**Problem statement**:
Repeat the data exactly as given below, dropping every picture.

**Provided material**:
^^^^^^^^^^^^^^^^

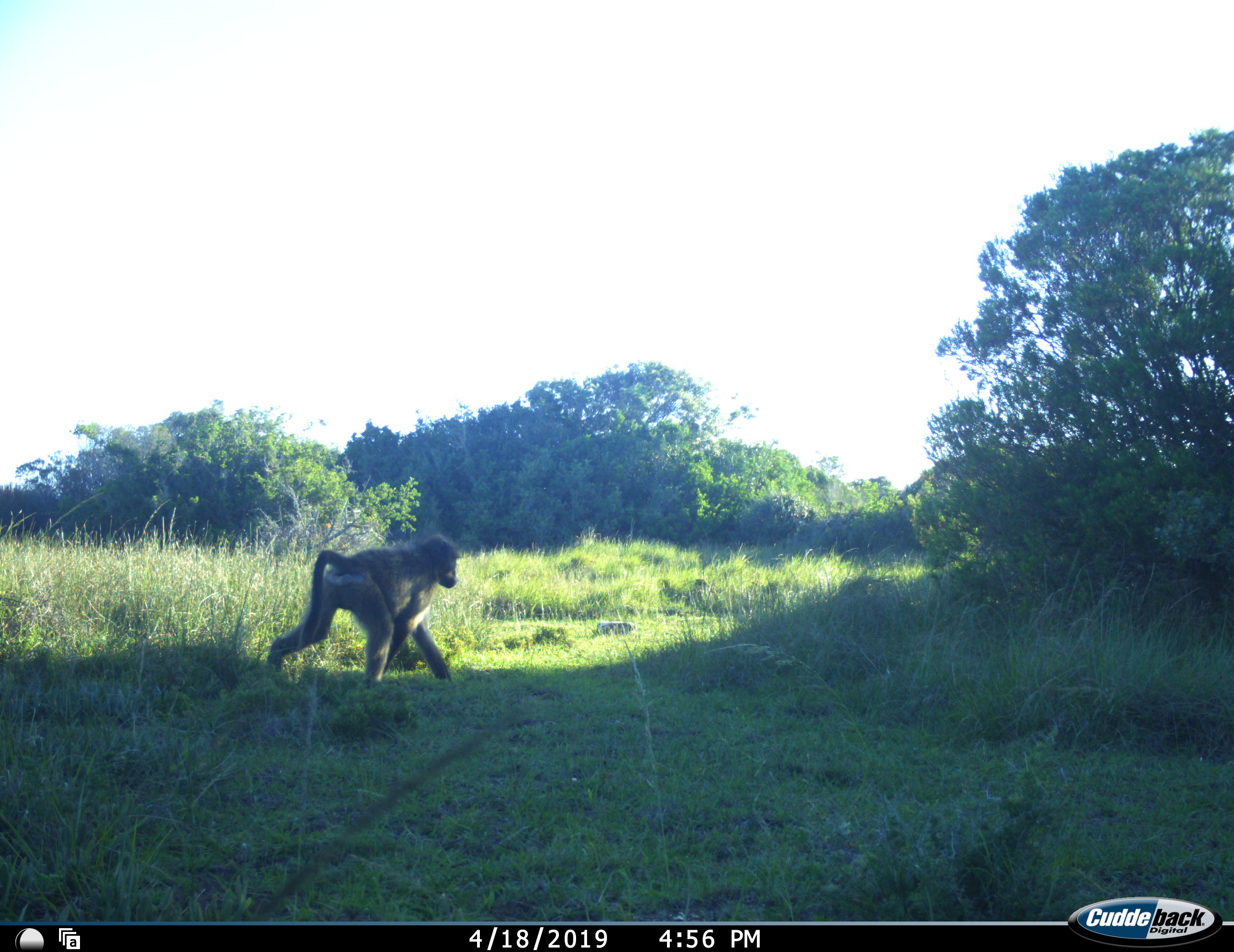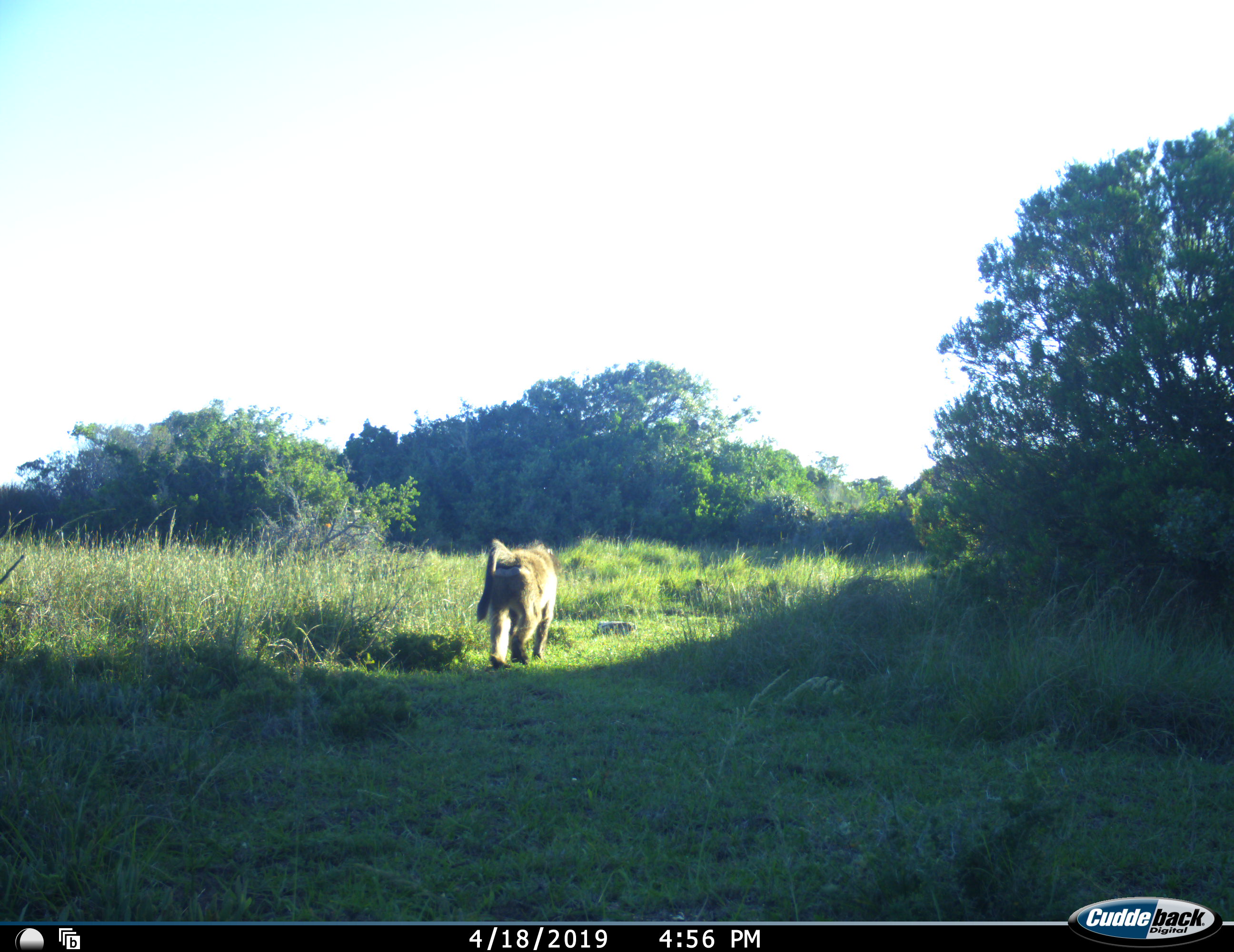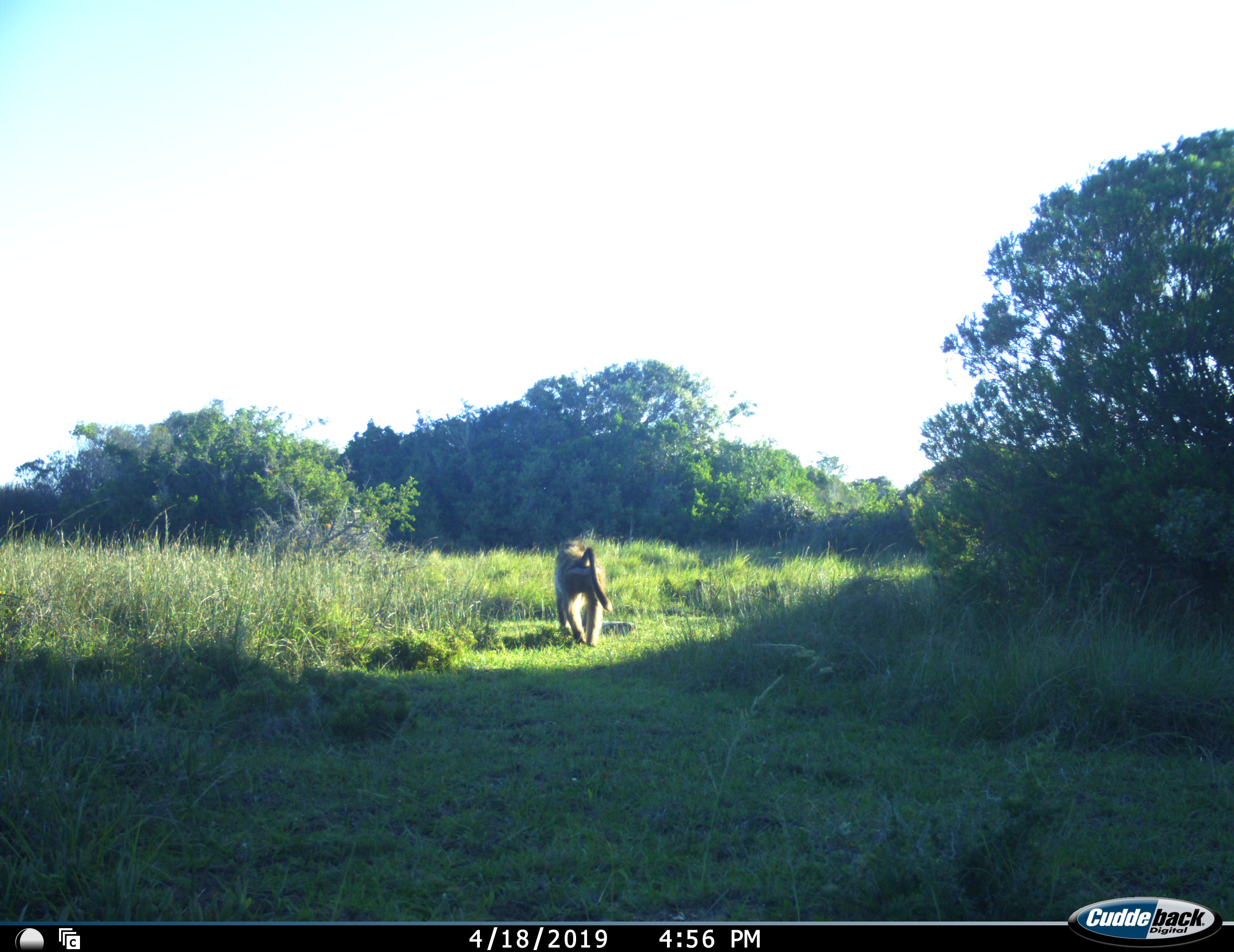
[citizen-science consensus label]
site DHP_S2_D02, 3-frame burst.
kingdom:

^^^^^^^^^^^^^^^^

**Final answer**:
[citizen-science consensus label]
site DHP_S2_D02, 3-frame burst.
kingdom:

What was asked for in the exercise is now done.